• Показанный текст:
====

Военные познания г-на Линкольна ограничивались участием в знаменитой кампании против индейского вождя Черного Ястреба на границе в 1832 году, о захватывающих подробностях которой он уже поведал стране в своей предвыборной речи в Конгрессе; с тех пор этот багаж опыта почти не пополнился. Поэтому общепринятым было мнение, что в решении проблем, вставших теперь перед ним и страной, он будет полностью зависеть от тех, кто сделал военное дело своей профессией. Те, кто придерживался столь поспешных суждений о г-не Линкольне, очевидно, были введены в заблуждение его хорошо известными и открыто демонстрируемыми демократическими манерами. Считалось, что любой имеет право давать ему советы относительно его обязанностей; и он сам настолько осознавал свою некомпетентность как военного президента, что армейские офицеры и кабинет министров будут управлять правительством и вести войну. Таково было общее представление. Мало кто из прессы, народа или политиков тогда знал, что деревенский адвокат, занявший президентское кресло, был самым уверенным в себе человеком, когда-либо сидевшим в нем, и что, когда наступит кризис, его соперники в кабинете министров и люди повсюду поймут, что он и только он будет хозяином положения.

====

• Строки данных:
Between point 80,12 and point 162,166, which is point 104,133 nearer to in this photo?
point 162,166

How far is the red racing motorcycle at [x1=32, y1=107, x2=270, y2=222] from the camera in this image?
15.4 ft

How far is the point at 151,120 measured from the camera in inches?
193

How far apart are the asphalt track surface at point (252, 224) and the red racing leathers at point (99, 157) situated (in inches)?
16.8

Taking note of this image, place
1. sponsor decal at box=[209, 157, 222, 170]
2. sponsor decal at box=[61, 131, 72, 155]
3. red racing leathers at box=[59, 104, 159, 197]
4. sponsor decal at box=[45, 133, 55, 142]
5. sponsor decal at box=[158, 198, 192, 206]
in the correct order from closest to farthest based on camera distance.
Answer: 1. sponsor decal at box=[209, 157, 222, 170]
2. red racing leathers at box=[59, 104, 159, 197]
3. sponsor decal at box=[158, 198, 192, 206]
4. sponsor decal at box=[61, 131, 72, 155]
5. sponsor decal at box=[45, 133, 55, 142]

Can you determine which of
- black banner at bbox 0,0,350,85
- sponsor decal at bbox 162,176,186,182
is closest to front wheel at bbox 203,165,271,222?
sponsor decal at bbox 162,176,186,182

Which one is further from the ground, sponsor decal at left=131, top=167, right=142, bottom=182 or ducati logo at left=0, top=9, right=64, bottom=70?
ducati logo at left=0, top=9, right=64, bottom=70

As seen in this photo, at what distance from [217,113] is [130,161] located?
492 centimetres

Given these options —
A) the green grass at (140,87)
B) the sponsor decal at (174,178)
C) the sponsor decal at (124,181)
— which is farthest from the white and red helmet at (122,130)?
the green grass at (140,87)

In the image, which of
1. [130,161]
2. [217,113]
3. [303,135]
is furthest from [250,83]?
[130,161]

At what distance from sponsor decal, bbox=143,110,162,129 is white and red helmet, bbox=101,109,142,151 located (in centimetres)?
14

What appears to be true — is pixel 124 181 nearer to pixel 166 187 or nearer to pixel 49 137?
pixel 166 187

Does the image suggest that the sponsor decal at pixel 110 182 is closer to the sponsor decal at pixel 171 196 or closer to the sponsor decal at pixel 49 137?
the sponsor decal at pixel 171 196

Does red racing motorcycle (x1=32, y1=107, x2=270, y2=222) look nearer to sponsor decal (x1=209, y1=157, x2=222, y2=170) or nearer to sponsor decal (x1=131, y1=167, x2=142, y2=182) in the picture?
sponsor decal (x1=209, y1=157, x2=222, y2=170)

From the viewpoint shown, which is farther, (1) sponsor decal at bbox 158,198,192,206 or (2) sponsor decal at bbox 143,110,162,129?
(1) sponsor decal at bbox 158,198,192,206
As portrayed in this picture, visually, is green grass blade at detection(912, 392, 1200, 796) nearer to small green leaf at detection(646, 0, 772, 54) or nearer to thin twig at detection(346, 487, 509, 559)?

====

• Что нужно сделать:
[1] В какой военной кампании, согласно тексту о Линкольне, он участвовал?
[2] Перескажите короче абзац текста о Линкольне, начинающийся словами «Военные познания г-на Линкольна», сохранив основные факты.
[3] Допишите следующую часть текста о Линкольне, начав сразу после его последнего предложения.

• Ответы на задания:
[1] В кампании против индейского вождя Черного Ястреба на границе в 1832 году.

[2] Военный опыт Линкольна сводился к участию в кампании против вождя Черного Ястреба в 1832 году, о которой он рассказывал в предвыборной речи в Конгрессе. Поэтому многие полагали, что в военных вопросах он будет полностью зависеть от профессиональных военных. Такие суждения основывались на его открыто демократических манерах. Считалось, что советовать ему может любой, а правительством и войной будут руководить армейские офицеры и кабинет министров. Мало кто понимал, что этот деревенский адвокат был самым уверенным в себе из всех президентов и что в кризис именно он станет хозяином положения.

[3]
Несомненно, верно то, что в течение долгого времени после вступления в должность он не проявлял себя; то есть, не осознавая гигантских масштабов, в которых суждено было вести войну, он, возможно, позволил сложиться мнению, что, будучи непривычным к командованию армиями, он полностью вверит себя в руки тех, кто был к этому привычен.*
* «Я был в Вашингтоне по делам индейской службы несколько дней до августа 1861 года и однажды просто сказал Линкольну: "Все катится к войне, и, полагаю, вам придется отправить меня в армию". Он поднял глаза от работы и добродушно ответил: "Я сейчас произвожу генералов. Через несколько дней буду производить интендантов, вот тогда я и устрою вас"». — Г. К. Уитни, рукописное письмо от 13 июня 1866 г.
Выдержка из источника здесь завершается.